PROVIDED DATA:
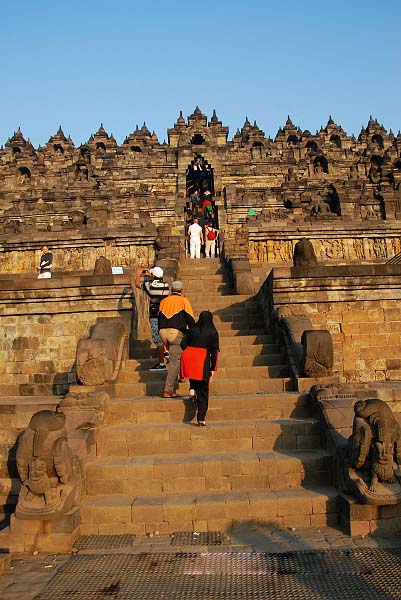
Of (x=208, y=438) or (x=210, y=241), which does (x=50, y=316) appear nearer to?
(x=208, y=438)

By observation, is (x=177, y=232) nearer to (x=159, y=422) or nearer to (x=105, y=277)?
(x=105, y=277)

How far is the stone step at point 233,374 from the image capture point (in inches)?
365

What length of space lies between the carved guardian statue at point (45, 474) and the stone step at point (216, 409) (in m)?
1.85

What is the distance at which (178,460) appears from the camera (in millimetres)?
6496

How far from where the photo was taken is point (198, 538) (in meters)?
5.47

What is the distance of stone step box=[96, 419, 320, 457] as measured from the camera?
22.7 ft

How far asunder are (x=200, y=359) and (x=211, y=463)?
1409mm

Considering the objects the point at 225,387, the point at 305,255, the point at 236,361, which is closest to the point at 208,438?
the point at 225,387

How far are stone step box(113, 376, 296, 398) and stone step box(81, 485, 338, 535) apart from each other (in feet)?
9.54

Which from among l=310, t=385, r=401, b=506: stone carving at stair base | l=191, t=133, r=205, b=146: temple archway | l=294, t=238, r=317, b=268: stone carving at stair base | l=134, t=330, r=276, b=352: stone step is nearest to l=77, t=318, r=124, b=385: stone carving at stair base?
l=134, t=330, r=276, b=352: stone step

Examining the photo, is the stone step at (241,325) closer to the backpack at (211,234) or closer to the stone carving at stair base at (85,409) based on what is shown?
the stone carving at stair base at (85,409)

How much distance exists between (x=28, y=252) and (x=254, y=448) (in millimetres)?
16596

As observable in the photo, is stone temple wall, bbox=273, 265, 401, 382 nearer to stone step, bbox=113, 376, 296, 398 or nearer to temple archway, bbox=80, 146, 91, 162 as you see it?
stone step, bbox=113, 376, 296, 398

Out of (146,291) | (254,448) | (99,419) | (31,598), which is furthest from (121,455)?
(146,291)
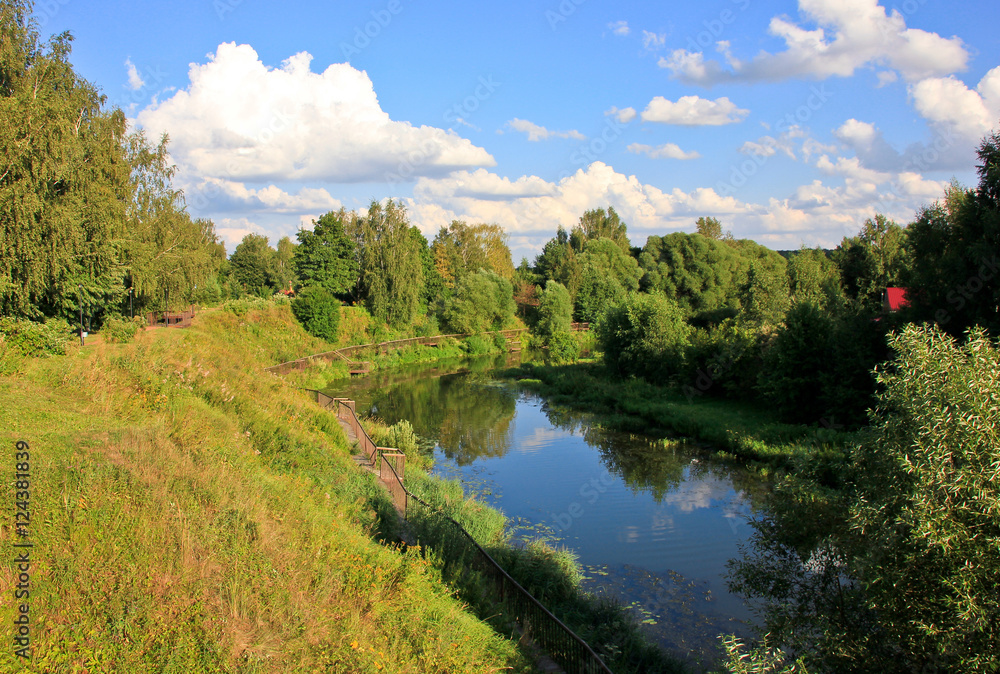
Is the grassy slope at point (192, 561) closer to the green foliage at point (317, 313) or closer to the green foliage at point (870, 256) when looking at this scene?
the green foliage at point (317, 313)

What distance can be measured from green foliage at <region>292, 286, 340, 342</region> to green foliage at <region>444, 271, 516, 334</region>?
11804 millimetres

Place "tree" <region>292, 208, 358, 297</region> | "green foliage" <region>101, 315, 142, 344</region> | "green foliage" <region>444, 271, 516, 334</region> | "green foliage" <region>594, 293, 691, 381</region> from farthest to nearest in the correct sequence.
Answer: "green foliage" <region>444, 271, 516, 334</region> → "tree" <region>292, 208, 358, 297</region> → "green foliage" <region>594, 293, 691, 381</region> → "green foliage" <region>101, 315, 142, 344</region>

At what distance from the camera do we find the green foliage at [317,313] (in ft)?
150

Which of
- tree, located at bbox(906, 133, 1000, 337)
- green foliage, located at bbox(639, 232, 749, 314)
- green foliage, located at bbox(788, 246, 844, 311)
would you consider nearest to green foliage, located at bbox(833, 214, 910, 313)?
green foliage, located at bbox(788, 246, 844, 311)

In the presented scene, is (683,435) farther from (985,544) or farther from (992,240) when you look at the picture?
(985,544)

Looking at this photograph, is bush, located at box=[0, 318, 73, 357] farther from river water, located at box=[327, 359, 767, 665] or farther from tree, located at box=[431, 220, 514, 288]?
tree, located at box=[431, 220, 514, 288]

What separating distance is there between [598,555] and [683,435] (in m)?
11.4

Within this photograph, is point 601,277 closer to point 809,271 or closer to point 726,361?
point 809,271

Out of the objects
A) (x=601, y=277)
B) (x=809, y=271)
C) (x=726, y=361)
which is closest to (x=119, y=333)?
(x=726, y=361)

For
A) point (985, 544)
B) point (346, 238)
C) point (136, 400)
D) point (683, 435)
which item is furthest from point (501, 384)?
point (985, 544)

WHAT YOU NEED TO DO:
Copy every one of the rows above word for word, including the answers, and leave out the pictures.

SOLUTION FOR THIS TASK:
Of (x=208, y=438) or (x=210, y=241), which does (x=50, y=316) appear nearer to?
(x=208, y=438)

By observation, is (x=177, y=232) nearer to (x=159, y=422) or nearer to (x=105, y=277)?
(x=105, y=277)

How far is the stone step at point 233,374 from the image capture point (in inches)?
365

What length of space lies between the carved guardian statue at point (45, 474) and the stone step at point (216, 409) (in m)?
1.85

What is the distance at which (178,460) appears from the camera (in millimetres)?
6496

How far from where the photo was taken is point (198, 538) (in meters)?
5.47

What is the distance of stone step box=[96, 419, 320, 457] as measured from the camera?
22.7 ft

How far asunder are (x=200, y=359) and (x=211, y=463)?
1409mm

Considering the objects the point at 225,387, the point at 305,255, the point at 236,361, which is closest to the point at 208,438?
the point at 225,387

How far are stone step box(113, 376, 296, 398) and stone step box(81, 485, 338, 535) apart from each other (in feet)?
9.54

Which from among l=310, t=385, r=401, b=506: stone carving at stair base | l=191, t=133, r=205, b=146: temple archway | l=294, t=238, r=317, b=268: stone carving at stair base | l=134, t=330, r=276, b=352: stone step is nearest to l=77, t=318, r=124, b=385: stone carving at stair base?
l=134, t=330, r=276, b=352: stone step

Examining the photo, is the stone step at (241,325) closer to the backpack at (211,234) or closer to the stone carving at stair base at (85,409) based on what is shown?
the stone carving at stair base at (85,409)

How much distance exists between (x=28, y=252) and (x=254, y=448) (in millimetres)?
16596

As observable in the photo, is stone temple wall, bbox=273, 265, 401, 382 nearer to stone step, bbox=113, 376, 296, 398 or nearer to temple archway, bbox=80, 146, 91, 162 as you see it?
stone step, bbox=113, 376, 296, 398

Out of (146,291) | (254,448) | (99,419) | (31,598), which is furthest from (121,455)?
(146,291)
Is the grassy slope at point (192, 561) closer to the green foliage at point (317, 313) or closer to the green foliage at point (870, 256) when looking at this scene?
the green foliage at point (317, 313)

What distance can be measured from green foliage at <region>292, 286, 340, 342</region> to green foliage at <region>444, 271, 516, 334</region>?
11804 millimetres

Place "tree" <region>292, 208, 358, 297</region> | "green foliage" <region>101, 315, 142, 344</region> | "green foliage" <region>444, 271, 516, 334</region> | "green foliage" <region>594, 293, 691, 381</region> from farthest to nearest in the correct sequence.
Answer: "green foliage" <region>444, 271, 516, 334</region> → "tree" <region>292, 208, 358, 297</region> → "green foliage" <region>594, 293, 691, 381</region> → "green foliage" <region>101, 315, 142, 344</region>

At what distance from the camera do we find the green foliage at [317,313] (in ft)?
150

Which of
- tree, located at bbox(906, 133, 1000, 337)
- green foliage, located at bbox(639, 232, 749, 314)
- green foliage, located at bbox(788, 246, 844, 311)
would you consider nearest to green foliage, located at bbox(833, 214, 910, 313)?
green foliage, located at bbox(788, 246, 844, 311)

In the presented scene, is (683,435) farther from (985,544) or farther from (992,240) when you look at the picture?
(985,544)

Looking at this photograph, is bush, located at box=[0, 318, 73, 357] farther from river water, located at box=[327, 359, 767, 665] or farther from tree, located at box=[431, 220, 514, 288]?
tree, located at box=[431, 220, 514, 288]

What separating distance is there between [598,555] and [683,435] (in m)?
11.4

Within this photograph, is point 601,277 closer to point 809,271 or closer to point 726,361?
point 809,271

Out of the objects
A) (x=601, y=277)
B) (x=809, y=271)
C) (x=726, y=361)
which is closest to (x=119, y=333)?
(x=726, y=361)

For
A) point (985, 544)
B) point (346, 238)
C) point (136, 400)
D) point (683, 435)
which item is furthest from point (501, 384)?
point (985, 544)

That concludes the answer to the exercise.